The episode was met with generally positive critical reviews. On the review aggregator Rotten Tomatoes, it holds an approval rating of 90% based on 20 reviews, with an average rating of 6.7/10. The site's critical consensus says, "Clearing the air after the previous episode's blockbuster cliffhanger, 'Regent' reshuffles the status quo to intriguing effect."

Alec Bojalad of Den of Geek awarded the episode with a perfect 5 out of 5 stars rating, commenting that the episode "proves that House of the Dragon's quieter moments are often every bit as powerful as the draconic destruction. [...] While [it] doesn't feature anything on the same kinetic level of [the battle at Rook's Rest], it's still among the most narratively tight and thematically consistent hours of the series thus far." It received a 4 out of 5 stars from Amanda Whiting of Vulture and Jonathon Wilson of Ready Steady Cut, 3.5 out of 5 stars from James Hunt of Screen Rant, 3.15 out of 5 stars from Haley Whitmire White of TV Fanatic, and 3 out of 5 stars from Fay Watson of GamesRadar+. Wilson summarized his review by saying, "[The series] settles down after a wild episode, as 'Regent' works through the consequences of the Battle At Rook’s Rest." Hunt remarked, "This was another intriguing installment of [the series], with plenty of strong character work within." Watson wrote, "All in all, [the episode] has its moments, but it is too often repetitive and slow to live up to the lofty heights of battles and dragon fire we've had so far."

Helen O'Hara of IGN scored it 8 out of 10, stating "It's yet another plotting and waiting episode of House of the Dragon. [...] Still, there is some forward momentum and a sense that it's reckoning with events. Kayleigh Dray of The A.V. Club graded it with a "B-" and said "All in all, [the episode] is solid but somewhat anticlimactic in the wake of last week's big battle sequence." Proma Khosla of IndieWire gave it a "C", saying that the episode "reeks of requisite yet plain table-setting after last week's major battle sequence." Reviewing the episode for Forbes, Erik Kain wrote in his verdict: "What House of the Dragon does very, very well is somehow stuff this insane amount of story into a single episode, hopping from one character or group of characters to the next, so effortlessly. It's a lot to take in, but it's never hard to understand or follow. This wasn't an action-packed episode like last week's, but a ton of really important things took place as the Greens and Blacks left Rook's Rest licking their wounds and preparing for whatever comes next."

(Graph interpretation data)
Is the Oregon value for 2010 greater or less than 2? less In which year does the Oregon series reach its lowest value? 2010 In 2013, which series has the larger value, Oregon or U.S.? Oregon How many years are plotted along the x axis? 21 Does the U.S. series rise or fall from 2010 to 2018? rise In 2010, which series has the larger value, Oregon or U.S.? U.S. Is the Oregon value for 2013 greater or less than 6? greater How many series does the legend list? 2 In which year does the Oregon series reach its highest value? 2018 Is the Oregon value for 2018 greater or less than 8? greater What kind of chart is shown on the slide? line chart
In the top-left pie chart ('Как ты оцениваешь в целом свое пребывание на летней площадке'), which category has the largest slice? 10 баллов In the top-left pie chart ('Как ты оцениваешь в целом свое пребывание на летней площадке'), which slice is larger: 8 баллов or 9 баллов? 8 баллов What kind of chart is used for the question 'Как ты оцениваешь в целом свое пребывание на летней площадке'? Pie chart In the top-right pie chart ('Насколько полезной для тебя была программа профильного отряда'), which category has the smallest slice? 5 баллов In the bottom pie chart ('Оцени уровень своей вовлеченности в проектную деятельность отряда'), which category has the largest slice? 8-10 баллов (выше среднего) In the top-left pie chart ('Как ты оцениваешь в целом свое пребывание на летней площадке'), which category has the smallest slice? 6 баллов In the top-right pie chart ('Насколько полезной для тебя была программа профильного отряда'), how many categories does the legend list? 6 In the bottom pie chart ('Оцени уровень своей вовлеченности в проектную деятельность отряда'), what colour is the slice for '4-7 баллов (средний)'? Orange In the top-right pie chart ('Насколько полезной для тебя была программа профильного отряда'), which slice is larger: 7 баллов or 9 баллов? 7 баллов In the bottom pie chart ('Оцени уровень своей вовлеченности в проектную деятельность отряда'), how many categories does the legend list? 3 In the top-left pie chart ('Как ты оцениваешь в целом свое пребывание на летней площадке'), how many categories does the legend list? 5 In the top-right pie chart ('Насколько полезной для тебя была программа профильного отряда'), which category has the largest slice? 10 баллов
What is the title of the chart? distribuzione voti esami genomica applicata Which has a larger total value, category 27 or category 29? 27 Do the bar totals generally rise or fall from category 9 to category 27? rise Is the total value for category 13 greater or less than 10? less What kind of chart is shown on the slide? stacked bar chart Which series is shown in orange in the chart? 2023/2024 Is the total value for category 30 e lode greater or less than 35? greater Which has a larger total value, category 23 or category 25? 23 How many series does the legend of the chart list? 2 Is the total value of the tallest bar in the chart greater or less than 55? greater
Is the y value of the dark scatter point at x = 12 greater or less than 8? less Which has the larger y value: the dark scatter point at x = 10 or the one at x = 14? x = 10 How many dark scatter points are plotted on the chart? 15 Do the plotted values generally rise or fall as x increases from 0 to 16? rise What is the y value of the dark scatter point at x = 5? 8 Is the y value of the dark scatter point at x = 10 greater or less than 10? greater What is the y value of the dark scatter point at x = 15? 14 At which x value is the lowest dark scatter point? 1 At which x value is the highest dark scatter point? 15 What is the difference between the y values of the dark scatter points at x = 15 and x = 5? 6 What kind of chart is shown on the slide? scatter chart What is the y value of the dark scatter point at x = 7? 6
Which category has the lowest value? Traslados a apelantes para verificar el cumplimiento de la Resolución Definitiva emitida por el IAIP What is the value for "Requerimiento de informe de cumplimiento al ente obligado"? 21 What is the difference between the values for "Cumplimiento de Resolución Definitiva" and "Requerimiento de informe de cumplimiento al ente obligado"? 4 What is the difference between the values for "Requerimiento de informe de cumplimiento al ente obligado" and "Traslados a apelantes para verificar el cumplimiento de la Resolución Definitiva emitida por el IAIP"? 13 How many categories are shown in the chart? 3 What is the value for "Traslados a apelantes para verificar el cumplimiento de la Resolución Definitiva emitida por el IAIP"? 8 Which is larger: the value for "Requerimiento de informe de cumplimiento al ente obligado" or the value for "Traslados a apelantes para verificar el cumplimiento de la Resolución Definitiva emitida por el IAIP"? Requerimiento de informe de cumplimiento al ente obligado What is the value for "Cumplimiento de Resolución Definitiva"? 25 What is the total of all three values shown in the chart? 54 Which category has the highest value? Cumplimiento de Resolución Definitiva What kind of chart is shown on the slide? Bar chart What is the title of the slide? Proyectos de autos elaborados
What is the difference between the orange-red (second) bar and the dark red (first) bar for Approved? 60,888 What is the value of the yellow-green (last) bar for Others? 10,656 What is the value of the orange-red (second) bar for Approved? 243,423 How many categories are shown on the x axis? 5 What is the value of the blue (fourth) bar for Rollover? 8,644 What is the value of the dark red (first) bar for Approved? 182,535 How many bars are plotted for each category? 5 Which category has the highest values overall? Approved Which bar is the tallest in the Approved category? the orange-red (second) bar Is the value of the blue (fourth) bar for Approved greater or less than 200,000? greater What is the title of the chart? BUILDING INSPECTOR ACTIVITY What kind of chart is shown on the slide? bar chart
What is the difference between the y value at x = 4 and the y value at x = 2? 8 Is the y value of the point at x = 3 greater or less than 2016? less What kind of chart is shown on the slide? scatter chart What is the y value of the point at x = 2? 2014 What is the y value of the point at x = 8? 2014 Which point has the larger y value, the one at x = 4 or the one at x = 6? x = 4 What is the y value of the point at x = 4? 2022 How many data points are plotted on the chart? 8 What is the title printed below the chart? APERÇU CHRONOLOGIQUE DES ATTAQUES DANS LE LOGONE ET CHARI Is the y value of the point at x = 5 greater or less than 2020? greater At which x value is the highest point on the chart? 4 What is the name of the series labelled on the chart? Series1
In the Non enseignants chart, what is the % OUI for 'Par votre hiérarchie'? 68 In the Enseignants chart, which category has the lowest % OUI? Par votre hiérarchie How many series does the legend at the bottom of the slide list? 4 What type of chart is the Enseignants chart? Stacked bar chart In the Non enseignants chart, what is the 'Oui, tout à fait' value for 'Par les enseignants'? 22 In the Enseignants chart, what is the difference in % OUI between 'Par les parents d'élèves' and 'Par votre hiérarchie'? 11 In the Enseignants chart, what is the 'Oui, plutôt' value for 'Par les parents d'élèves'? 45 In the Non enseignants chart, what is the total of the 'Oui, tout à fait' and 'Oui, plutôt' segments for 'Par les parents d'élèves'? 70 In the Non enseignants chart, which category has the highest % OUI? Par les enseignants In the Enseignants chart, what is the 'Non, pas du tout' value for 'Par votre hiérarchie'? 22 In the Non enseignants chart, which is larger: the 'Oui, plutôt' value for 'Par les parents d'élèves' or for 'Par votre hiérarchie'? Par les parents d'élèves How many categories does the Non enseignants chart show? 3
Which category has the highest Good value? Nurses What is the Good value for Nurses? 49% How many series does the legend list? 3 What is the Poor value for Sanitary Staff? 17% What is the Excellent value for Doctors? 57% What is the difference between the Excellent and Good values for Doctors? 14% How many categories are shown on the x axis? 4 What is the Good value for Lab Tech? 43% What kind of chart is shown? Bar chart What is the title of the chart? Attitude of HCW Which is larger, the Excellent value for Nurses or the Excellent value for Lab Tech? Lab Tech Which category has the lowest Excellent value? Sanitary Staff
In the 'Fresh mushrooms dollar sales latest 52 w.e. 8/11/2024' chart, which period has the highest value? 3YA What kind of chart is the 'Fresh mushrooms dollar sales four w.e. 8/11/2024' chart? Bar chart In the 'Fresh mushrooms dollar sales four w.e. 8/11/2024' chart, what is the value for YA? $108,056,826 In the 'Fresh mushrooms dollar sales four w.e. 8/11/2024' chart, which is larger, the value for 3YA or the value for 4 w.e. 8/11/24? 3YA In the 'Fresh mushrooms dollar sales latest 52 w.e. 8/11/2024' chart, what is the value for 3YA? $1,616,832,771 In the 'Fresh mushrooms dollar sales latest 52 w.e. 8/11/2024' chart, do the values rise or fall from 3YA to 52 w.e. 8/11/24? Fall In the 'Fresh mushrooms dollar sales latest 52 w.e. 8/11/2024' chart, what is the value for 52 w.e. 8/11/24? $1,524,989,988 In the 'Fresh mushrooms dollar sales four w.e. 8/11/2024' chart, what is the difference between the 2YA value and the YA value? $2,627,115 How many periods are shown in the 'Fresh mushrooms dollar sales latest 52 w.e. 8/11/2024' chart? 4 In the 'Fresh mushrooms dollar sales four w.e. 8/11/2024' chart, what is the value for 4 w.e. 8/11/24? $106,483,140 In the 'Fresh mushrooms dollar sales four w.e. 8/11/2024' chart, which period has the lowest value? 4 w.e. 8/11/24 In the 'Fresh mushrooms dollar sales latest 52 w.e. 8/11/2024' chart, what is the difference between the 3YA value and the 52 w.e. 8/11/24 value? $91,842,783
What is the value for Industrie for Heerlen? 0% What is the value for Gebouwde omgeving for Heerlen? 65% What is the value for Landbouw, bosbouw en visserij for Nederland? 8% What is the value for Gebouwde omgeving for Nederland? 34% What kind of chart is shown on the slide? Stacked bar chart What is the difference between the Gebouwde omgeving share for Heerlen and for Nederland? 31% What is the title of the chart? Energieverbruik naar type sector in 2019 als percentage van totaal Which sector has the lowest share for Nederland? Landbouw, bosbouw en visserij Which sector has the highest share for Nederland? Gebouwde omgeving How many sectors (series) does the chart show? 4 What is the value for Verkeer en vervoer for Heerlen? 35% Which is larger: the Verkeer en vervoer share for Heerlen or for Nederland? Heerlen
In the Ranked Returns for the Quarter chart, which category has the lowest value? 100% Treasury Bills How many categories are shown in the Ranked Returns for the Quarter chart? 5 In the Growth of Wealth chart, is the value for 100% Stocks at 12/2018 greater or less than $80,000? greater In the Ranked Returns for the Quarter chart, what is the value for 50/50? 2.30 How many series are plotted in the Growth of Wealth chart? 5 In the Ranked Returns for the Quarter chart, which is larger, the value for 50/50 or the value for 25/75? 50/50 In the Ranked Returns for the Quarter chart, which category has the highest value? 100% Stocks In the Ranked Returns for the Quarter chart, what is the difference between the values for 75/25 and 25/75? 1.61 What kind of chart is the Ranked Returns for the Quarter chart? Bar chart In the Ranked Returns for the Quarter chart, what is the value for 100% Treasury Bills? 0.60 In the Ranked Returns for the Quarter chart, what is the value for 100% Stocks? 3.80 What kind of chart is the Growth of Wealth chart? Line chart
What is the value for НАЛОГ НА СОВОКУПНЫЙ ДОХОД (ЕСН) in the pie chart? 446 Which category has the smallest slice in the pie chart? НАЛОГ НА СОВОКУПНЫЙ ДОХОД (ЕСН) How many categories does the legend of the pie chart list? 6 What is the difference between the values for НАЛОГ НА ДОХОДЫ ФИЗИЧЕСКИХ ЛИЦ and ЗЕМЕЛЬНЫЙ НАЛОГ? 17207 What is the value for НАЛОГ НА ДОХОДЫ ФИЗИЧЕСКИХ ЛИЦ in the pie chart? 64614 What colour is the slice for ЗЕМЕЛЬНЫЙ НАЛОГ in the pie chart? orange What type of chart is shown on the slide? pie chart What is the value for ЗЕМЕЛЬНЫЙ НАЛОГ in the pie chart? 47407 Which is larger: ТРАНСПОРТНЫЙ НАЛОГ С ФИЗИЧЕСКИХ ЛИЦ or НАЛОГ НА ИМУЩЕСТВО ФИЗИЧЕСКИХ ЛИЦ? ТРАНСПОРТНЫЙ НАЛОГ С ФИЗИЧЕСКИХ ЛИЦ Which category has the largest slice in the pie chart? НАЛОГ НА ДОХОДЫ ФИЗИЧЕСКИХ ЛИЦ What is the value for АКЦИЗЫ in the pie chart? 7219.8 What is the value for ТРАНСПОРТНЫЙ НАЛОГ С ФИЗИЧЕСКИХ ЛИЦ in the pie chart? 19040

GOAL OF THE EXERCISE → Please translate this sentence from the text on the episode's critical reception into Spanish: "The episode was met with generally positive critical reviews."

RESULT OF THE TASK → El episodio fue recibido con reseñas generalmente positivas por parte de la crítica.